§ **Task goal**
The records that follow need to be output exactly as they are.

>> BEGIN

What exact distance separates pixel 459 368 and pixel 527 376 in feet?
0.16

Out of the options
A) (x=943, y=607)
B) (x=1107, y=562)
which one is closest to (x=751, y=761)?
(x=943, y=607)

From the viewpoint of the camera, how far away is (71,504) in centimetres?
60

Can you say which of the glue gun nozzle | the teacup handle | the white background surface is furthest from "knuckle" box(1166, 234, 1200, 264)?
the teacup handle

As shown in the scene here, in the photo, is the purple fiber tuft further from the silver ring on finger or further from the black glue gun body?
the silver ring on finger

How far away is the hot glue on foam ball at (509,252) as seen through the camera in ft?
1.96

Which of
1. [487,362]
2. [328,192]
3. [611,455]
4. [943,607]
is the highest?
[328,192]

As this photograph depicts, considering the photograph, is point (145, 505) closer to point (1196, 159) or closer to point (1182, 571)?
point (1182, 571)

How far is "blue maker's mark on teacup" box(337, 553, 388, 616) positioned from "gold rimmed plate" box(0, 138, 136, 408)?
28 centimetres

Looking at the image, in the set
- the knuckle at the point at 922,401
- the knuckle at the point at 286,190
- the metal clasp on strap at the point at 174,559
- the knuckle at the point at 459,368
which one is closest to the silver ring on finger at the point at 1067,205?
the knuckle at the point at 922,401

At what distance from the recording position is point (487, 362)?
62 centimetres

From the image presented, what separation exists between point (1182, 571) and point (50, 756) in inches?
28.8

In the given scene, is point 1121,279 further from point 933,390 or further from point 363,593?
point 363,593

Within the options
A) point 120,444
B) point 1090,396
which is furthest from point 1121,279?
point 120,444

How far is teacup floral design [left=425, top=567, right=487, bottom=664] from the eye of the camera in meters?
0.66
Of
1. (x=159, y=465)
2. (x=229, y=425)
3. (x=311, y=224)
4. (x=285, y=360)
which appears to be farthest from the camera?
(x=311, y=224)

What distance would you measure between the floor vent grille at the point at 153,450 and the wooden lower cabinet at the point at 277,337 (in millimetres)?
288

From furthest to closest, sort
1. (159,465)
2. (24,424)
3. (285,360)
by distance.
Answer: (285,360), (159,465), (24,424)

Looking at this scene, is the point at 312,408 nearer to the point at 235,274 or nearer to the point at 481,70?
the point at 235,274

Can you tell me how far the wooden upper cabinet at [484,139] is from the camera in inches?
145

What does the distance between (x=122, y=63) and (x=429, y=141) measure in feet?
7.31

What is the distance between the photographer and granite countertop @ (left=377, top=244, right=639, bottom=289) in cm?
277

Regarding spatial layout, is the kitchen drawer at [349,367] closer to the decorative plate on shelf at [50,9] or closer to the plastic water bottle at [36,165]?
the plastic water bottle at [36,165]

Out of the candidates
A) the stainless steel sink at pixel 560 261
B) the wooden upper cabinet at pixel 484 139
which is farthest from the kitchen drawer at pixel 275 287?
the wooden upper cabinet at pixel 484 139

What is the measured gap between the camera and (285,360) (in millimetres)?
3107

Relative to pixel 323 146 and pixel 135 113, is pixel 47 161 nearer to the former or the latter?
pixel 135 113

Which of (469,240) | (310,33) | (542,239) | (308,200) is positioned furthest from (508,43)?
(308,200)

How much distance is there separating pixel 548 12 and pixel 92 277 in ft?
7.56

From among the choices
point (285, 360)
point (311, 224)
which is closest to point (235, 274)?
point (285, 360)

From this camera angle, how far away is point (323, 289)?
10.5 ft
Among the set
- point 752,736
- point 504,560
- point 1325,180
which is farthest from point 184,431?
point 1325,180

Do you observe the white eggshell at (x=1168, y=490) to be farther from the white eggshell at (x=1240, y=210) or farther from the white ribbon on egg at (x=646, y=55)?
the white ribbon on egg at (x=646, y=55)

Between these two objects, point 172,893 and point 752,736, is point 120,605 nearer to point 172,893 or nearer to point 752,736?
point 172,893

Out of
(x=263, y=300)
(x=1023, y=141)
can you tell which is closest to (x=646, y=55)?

>> END

§ **Task response**
What exact distance separates pixel 459 368 and pixel 527 376 in feet?
0.16

Out of the options
A) (x=943, y=607)
B) (x=1107, y=562)
which one is closest to (x=751, y=761)?
(x=943, y=607)

From the viewpoint of the camera, how far away is (71,504) in centimetres?
60

Can you say which of the glue gun nozzle | the teacup handle | the white background surface is furthest from "knuckle" box(1166, 234, 1200, 264)?
the teacup handle

As shown in the scene here, in the photo, is the purple fiber tuft further from the silver ring on finger or further from the black glue gun body?
the silver ring on finger

How far away is the hot glue on foam ball at (509,252) as seen through the camera in ft?
1.96

Which of
1. [487,362]
2. [328,192]
3. [611,455]
4. [943,607]
is the highest?
[328,192]

As this photograph depicts, considering the photograph, is point (145, 505) closer to point (1196, 159) or closer to point (1182, 571)?
point (1182, 571)

How far is "blue maker's mark on teacup" box(337, 553, 388, 616) positioned from "gold rimmed plate" box(0, 138, 136, 408)?
28 centimetres

Looking at the image, in the set
- the knuckle at the point at 922,401
- the knuckle at the point at 286,190
- the metal clasp on strap at the point at 174,559
- the knuckle at the point at 459,368
which one is closest to the silver ring on finger at the point at 1067,205?
the knuckle at the point at 922,401

At what distance from the recording position is point (487, 362)?
62 centimetres

From the image presented, what separation exists between point (1182, 571) and point (50, 756) in inches?
28.8

In the given scene, is point 1121,279 further from point 933,390 or further from point 363,593?
point 363,593

Within the options
A) point 120,444
B) point 1090,396
which is furthest from point 1121,279?
point 120,444

How far is teacup floral design [left=425, top=567, right=487, bottom=664] from the eye of the camera in meters?
0.66
Of
1. (x=159, y=465)
2. (x=229, y=425)
3. (x=311, y=224)
4. (x=285, y=360)
which appears to be farthest from the camera?
(x=311, y=224)

What distance would you measure between the floor vent grille at the point at 153,450 and the wooden lower cabinet at the point at 277,337 (in millimetres)?
288

From furthest to closest, sort
1. (159,465)
2. (24,424)
3. (285,360)
by distance.
Answer: (285,360), (159,465), (24,424)

Looking at this scene, is the point at 312,408 nearer to the point at 235,274 or nearer to the point at 481,70?
the point at 235,274

Can you tell me how far the wooden upper cabinet at [484,139] is from the camera in inches?
145

What does the distance between (x=122, y=63) and (x=429, y=141) measure in feet?
7.31

What is the distance between the photographer and granite countertop @ (left=377, top=244, right=639, bottom=289) in cm?
277

Regarding spatial layout, is the kitchen drawer at [349,367] closer to the decorative plate on shelf at [50,9] or closer to the plastic water bottle at [36,165]?
the plastic water bottle at [36,165]

Out of the candidates
A) the stainless steel sink at pixel 560 261
B) the wooden upper cabinet at pixel 484 139
which is farthest from the kitchen drawer at pixel 275 287?
the wooden upper cabinet at pixel 484 139

What is the measured gap between the camera and (285,360) (in millimetres)?
3107

Relative to pixel 323 146 and pixel 135 113, is pixel 47 161 nearer to the former or the latter?
pixel 135 113

Which of (469,240) | (310,33) | (542,239) | (308,200) is positioned furthest from (508,43)?
(308,200)

How much distance is there separating pixel 548 12 and pixel 92 277 in ft?
7.56

From among the choices
point (285, 360)
point (311, 224)
which is closest to point (235, 274)?
point (285, 360)

From this camera angle, how far away is point (323, 289)?
10.5 ft
Among the set
- point 752,736
- point 504,560
- point 1325,180
which is farthest from point 184,431?
point 1325,180

Do you observe the white eggshell at (x=1168, y=490) to be farther from the white eggshell at (x=1240, y=210) or farther from the white ribbon on egg at (x=646, y=55)?
the white ribbon on egg at (x=646, y=55)

Between these two objects, point 172,893 and point 752,736, is point 120,605 nearer to point 172,893 or nearer to point 752,736?
point 172,893

Out of
(x=263, y=300)
(x=1023, y=141)
can you tell which is closest to (x=646, y=55)?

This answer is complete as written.